▶ **What is asked**: Copy the rows word for word, from the very first line through the line containing "Result: 1113", with that line included.

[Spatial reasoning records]
* start *
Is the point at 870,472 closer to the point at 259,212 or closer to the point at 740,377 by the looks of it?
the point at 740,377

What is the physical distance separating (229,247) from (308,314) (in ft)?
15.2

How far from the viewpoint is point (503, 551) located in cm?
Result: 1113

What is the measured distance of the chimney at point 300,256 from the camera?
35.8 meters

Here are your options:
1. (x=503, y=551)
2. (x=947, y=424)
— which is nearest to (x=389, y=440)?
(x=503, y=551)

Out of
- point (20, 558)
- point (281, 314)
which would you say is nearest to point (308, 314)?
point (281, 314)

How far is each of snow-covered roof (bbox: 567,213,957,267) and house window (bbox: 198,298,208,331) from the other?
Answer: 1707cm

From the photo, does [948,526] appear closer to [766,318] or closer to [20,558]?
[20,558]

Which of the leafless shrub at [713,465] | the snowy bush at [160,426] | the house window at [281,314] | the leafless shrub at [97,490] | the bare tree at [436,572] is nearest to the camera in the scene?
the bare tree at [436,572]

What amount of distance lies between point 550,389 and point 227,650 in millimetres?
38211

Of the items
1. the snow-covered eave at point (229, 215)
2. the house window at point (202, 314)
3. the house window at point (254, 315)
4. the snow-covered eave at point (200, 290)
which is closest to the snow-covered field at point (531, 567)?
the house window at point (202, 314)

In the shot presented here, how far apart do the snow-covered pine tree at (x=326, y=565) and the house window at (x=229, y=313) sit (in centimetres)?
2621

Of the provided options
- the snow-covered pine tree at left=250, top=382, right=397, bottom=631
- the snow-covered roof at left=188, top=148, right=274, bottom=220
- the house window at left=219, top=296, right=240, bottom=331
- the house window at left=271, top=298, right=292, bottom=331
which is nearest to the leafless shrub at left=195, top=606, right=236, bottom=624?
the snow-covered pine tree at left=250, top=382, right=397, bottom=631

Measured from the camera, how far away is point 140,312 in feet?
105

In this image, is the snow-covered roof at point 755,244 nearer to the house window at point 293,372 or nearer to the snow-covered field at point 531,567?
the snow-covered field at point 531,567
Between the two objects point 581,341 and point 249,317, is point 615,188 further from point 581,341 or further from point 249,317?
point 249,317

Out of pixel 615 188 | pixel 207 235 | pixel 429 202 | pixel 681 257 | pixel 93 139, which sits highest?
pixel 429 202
* end *
▶ **Complete output**:
Is the point at 870,472 closer to the point at 259,212 or closer to the point at 740,377 by the looks of it?
the point at 740,377

What is the physical distance separating (229,247) from (308,314) (in ft)?
15.2

How far from the viewpoint is point (503, 551) located in cm?
Result: 1113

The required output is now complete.